▶ Task to carry out
Please condense the paragraph of the journal entry below that begins "The more time I accumulate" into a short bulleted list that keeps its main facts.

# Start of Passage provided

Poagao's Journal

Absolutely Not Your Monkey

Mar 15 2007

online/offline

The more time I accumulate navigating the online world, the more I find bits of that mindset popping up in The Real World. I’ll be reading a book and want to find a certain section and automatically think, “I’ll just do a search” before realizing that there is no search. I’ll see an unfamiliar Chinese character on a sign and some part of me will try to mouseover it to see what it means. I’ll be looking at a building or a car and thinking it would look better in a different color or shape and mentally prepare to adjust the hue or morph it. The other day I noticed that one of my favorite posters, Thomas McKnight’s “Riviera Coast” was covered with scratches due to multiple moves over the last few years, and I thought to myself, “No problem, I’ll just use the clone tool and it’ll be as good as new.”

# End of Passage provided
# Start of Extracted records

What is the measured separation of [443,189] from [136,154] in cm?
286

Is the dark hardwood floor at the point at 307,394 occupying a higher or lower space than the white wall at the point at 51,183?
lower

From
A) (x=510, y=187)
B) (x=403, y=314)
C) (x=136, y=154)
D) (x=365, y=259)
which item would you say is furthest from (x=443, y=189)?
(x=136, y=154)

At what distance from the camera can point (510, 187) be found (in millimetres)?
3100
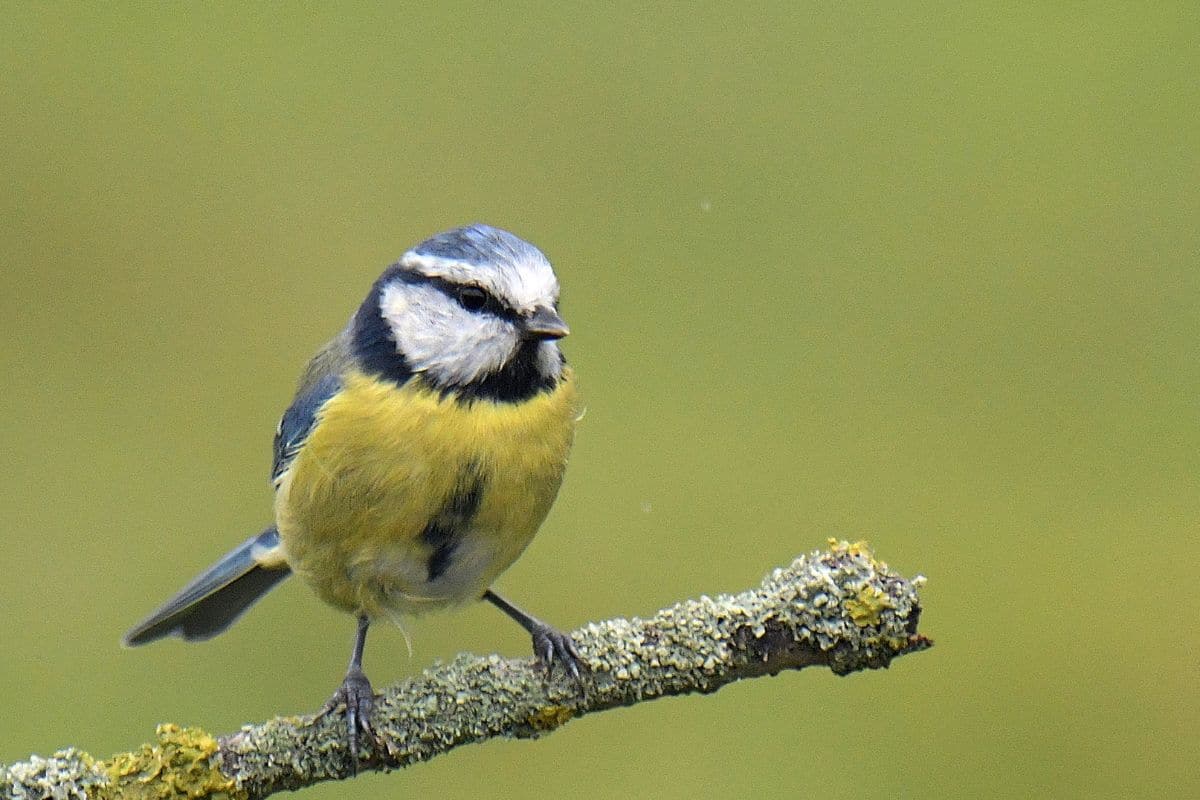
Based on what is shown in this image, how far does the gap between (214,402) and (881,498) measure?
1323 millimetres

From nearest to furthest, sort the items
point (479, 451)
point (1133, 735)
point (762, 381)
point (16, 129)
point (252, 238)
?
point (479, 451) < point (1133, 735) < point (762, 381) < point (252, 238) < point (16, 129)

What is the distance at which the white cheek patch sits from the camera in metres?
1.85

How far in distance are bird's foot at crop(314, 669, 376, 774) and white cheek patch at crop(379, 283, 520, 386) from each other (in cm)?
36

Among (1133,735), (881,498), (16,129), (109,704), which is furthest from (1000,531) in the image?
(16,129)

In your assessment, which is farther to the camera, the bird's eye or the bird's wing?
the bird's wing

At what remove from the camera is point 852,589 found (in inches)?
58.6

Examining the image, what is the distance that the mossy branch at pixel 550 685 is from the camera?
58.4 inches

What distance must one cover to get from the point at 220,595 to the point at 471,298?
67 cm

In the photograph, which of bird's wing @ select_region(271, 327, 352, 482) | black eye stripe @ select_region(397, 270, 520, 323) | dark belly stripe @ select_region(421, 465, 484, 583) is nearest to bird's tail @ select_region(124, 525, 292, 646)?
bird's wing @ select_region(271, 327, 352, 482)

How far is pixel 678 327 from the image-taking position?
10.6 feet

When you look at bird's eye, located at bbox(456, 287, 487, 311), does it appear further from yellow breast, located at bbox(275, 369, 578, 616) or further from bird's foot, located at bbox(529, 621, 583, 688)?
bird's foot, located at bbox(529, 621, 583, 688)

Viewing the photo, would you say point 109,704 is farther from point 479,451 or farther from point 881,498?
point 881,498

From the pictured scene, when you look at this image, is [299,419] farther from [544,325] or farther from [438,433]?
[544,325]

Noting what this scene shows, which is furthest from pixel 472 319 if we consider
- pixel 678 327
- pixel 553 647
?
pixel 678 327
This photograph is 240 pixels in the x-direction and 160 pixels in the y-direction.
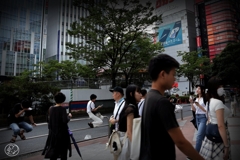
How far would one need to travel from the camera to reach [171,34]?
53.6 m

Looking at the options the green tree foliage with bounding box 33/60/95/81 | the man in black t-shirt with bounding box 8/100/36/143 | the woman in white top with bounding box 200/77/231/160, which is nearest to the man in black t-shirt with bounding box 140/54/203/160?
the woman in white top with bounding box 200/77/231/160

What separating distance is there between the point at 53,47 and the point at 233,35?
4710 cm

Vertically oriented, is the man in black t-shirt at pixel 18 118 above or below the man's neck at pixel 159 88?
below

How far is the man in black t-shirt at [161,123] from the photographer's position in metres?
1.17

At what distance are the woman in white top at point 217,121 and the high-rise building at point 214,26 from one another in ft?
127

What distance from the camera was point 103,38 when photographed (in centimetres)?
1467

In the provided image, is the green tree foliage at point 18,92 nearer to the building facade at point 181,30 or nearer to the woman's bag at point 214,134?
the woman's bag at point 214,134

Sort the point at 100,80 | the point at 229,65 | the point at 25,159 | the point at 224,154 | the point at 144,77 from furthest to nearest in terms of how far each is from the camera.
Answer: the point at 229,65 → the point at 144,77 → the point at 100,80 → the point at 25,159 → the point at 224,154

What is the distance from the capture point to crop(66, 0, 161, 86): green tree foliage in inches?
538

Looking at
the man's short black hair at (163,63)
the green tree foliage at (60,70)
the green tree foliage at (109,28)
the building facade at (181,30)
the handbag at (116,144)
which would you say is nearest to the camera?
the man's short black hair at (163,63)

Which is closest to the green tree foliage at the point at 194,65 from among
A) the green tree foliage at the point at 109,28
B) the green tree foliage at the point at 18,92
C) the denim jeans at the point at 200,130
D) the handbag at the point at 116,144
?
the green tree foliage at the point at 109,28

# End of Extracted records
# Start of Extracted records

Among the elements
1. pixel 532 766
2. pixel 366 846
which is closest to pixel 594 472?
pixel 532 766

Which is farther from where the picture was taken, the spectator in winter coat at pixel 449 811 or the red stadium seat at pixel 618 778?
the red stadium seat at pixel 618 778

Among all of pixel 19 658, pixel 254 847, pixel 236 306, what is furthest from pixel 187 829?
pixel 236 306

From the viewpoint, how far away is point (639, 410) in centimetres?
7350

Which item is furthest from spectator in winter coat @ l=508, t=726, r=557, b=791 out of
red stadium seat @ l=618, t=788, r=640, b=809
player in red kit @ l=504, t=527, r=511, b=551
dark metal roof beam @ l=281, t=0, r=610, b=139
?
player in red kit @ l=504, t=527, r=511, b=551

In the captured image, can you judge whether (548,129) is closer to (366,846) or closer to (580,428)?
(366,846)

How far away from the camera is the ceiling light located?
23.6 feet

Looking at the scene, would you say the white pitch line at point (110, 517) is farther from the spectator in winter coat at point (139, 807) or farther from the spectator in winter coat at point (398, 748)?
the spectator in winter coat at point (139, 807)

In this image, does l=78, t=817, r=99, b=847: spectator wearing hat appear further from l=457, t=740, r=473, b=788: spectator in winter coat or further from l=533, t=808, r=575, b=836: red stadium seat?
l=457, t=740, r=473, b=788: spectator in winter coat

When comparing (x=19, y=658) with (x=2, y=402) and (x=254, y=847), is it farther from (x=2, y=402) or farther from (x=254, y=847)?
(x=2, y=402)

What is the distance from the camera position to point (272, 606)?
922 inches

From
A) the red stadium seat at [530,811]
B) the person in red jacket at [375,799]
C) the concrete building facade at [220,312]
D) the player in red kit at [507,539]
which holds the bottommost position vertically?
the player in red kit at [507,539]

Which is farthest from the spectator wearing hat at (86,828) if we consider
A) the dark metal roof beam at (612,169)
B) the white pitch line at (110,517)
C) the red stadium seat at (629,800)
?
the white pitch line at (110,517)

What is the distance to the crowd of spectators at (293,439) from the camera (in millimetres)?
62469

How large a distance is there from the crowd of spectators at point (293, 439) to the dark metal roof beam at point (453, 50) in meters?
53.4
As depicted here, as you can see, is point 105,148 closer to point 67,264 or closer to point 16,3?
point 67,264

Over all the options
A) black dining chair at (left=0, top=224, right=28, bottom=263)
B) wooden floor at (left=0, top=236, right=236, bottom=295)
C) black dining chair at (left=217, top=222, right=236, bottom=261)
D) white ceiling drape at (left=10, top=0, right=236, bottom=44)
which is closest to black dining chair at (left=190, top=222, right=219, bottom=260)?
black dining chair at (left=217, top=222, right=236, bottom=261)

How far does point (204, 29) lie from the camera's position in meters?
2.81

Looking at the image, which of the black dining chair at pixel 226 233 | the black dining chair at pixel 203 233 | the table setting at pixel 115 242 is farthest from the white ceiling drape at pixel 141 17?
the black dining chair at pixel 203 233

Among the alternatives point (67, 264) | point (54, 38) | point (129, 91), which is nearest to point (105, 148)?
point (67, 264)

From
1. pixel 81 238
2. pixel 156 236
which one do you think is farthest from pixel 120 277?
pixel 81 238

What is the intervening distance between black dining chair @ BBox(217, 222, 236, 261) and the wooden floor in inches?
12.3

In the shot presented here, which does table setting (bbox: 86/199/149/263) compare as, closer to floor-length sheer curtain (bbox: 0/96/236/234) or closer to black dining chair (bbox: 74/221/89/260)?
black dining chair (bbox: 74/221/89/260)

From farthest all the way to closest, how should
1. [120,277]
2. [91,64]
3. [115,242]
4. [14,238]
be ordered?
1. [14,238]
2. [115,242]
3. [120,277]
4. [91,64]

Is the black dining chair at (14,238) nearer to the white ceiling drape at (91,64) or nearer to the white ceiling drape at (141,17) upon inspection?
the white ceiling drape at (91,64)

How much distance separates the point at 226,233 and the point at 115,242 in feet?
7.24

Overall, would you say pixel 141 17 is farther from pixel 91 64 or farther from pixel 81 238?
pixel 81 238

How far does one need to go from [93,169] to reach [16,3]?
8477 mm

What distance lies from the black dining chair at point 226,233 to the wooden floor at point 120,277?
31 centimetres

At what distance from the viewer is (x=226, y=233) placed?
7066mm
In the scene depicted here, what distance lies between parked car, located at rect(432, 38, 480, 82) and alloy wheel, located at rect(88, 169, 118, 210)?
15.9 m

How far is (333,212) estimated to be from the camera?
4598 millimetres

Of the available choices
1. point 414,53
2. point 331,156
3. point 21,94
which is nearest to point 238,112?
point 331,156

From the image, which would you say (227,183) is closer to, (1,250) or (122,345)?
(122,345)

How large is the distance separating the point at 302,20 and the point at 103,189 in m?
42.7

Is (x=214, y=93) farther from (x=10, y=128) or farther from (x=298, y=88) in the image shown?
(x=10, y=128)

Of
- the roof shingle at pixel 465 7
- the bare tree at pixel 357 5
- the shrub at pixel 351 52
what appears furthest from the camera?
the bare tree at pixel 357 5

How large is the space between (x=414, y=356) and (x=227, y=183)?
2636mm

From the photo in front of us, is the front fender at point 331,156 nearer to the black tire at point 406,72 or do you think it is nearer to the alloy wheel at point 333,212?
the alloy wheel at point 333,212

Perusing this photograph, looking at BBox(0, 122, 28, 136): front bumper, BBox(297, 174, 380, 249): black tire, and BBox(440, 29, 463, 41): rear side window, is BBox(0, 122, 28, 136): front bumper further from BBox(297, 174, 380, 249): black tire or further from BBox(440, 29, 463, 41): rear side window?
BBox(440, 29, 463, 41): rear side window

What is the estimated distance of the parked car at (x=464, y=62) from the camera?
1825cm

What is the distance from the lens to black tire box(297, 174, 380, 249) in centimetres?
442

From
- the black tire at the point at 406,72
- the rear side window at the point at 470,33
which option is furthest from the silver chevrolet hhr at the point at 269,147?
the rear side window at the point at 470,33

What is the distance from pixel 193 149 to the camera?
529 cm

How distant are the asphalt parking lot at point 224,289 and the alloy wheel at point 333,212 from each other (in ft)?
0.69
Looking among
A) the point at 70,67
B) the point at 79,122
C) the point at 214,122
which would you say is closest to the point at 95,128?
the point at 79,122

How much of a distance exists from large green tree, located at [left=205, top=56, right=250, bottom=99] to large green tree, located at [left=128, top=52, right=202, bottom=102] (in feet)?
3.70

# End of Extracted records

▶ Solution
- The more time the writer spends online, the more that mindset shows up in the real world.
- When looking for a section in a book, the writer thinks of doing a search before remembering there is none.
- Seeing an unfamiliar Chinese character on a sign, part of the writer tries to mouse over it to learn its meaning.
- Looking at a building or a car, the writer mentally prepares to adjust its hue or morph its shape.
- Finding that a favorite poster, Thomas McKnight's "Riviera Coast," had been scratched in several moves, the writer thought the clone tool would make it as good as new.